Started by mswen
| 6 contributors
updated about 1 month ago
Anyone who's ever worked in or near an office environment knows that buzzwords are the new black. Managers use them to feel powerful; hearing them makes employees want to vomit. They're intented to motivate and make sexy what's really going on: the same old work you've been doing all this time, just wrapped up in nicer paper and, this time, with a ribbon.
Think outside the box.
This, of course, belongs in the Office Lingo Hall of Fame. What’s accurate about this is that office life really is like being in a box. A giant, horrible box that contains much tinier boxes (cubicles).

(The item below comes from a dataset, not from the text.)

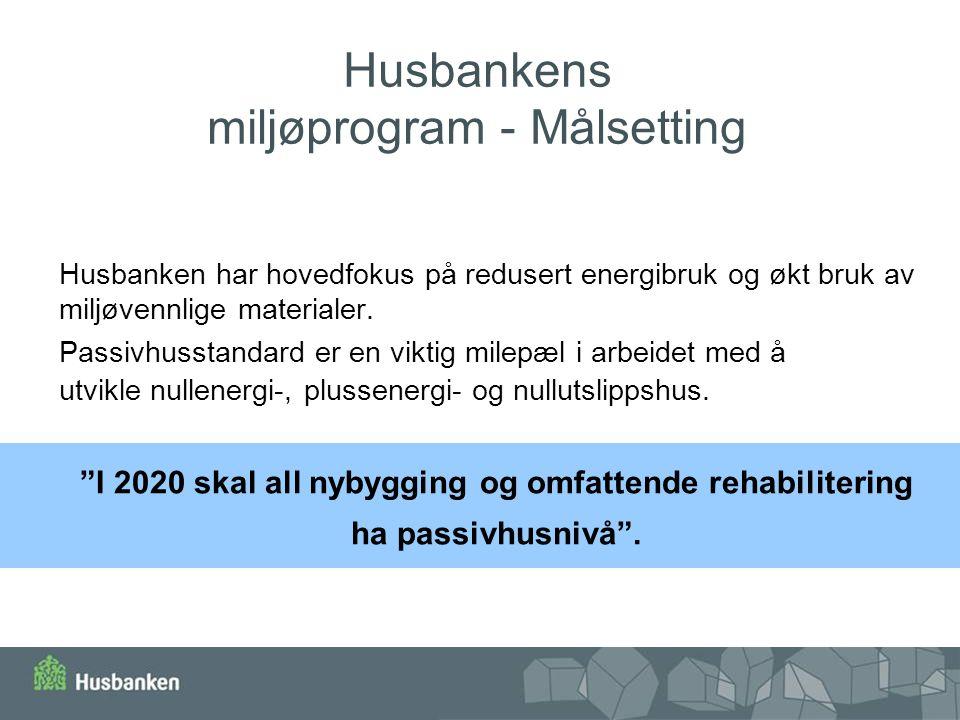 Husbankens miljøprogram - Målsetting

Anytime by New York roommates come home and talked about their “colleagues” I wanted to throw myself out a window. The word gets under my skin. Just say, “people I work with”...”chick at the office”....”my friend from work?”

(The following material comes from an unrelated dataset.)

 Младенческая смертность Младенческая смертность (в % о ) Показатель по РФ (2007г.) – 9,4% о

Um, what? It took me forever to realize what this meant—“let’s get down to basics”. But tacks are sharp, have nothing to do with anything, and, knowing me, I’d probably step on one.
This is a GREAT idea for a guide. I seriously have waaaaay too many things to contribute. But I have to say that whenever my boss said “meeting time” I totally cringed. There’s nothing worse than having pointless meetings (especially around 1pm so you have to take your lunch break early) that go on for way too long.
When you’re mid-meeting and start getting off topic, but it is still something perceived as worthy, it is often suggested that the discussion be “taken offline,” i.e., shut the hell up and maybe we can talk about this later, otherwise the God awful meeting we are currently in may never end.